WRITTEN EXERCISE ::
Please reproduce the stretch of entries from the line containing "this 450×327 image." through the line containing "rusty metal panel [178, 18, 206, 87]", word for word, with the pictures left out.

EXERCISE MATERIALS ::
━━━━━━━━━━━━━━━━━━━━━━━━━━━━━━
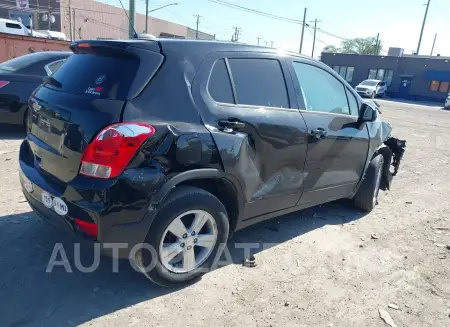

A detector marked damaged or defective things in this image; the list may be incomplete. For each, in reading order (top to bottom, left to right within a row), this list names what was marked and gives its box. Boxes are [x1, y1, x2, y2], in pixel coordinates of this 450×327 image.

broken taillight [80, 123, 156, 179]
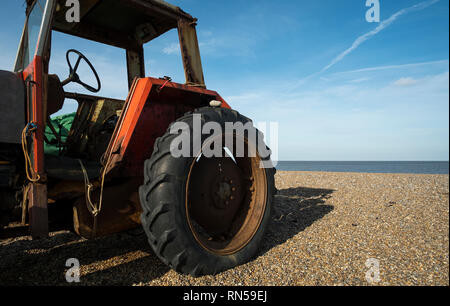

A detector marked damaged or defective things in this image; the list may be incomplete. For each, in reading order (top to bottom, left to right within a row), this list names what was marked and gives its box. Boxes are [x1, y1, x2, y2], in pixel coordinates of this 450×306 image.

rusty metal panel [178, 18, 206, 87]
━━━━━━━━━━━━━━━━━━━━━━━━━━━━━━
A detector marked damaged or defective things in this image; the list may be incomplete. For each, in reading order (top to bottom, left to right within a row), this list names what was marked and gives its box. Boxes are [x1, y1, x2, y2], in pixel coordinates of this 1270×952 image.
━━━━━━━━━━━━━━━━━━━━━━━━━━━━━━
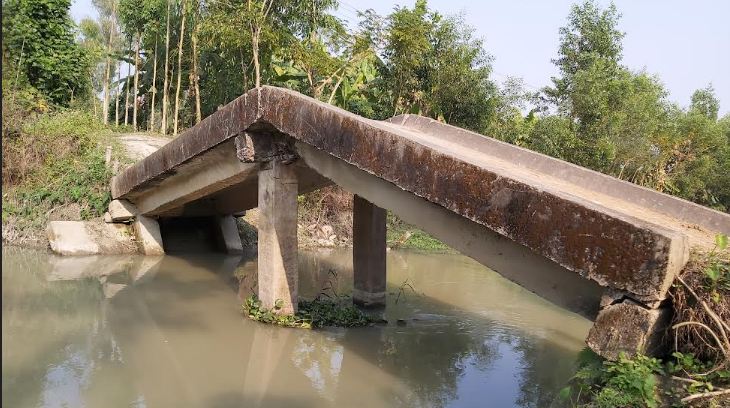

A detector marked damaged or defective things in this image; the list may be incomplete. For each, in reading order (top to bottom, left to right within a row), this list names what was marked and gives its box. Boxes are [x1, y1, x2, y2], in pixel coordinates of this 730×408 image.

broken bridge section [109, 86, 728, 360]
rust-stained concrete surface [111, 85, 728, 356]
━━━━━━━━━━━━━━━━━━━━━━━━━━━━━━
TASK OUTPUT ::
A detector marked damaged or defective things in this image; the list may be incomplete. For each, in reading order (top to bottom, left to right within a row), this list names what was marked and gives its box. Boxes are [x1, y1, x2, y2], in pixel coordinates of this 450×327 image.

broken taillight [80, 123, 156, 179]

A detector marked damaged or defective things in this image; the list may be incomplete. For each, in reading order (top to bottom, left to right within a row), this list names what was marked and gives its box. Boxes are [x1, y1, x2, y2], in pixel coordinates of this 450×306 image.

rusty metal panel [178, 18, 206, 87]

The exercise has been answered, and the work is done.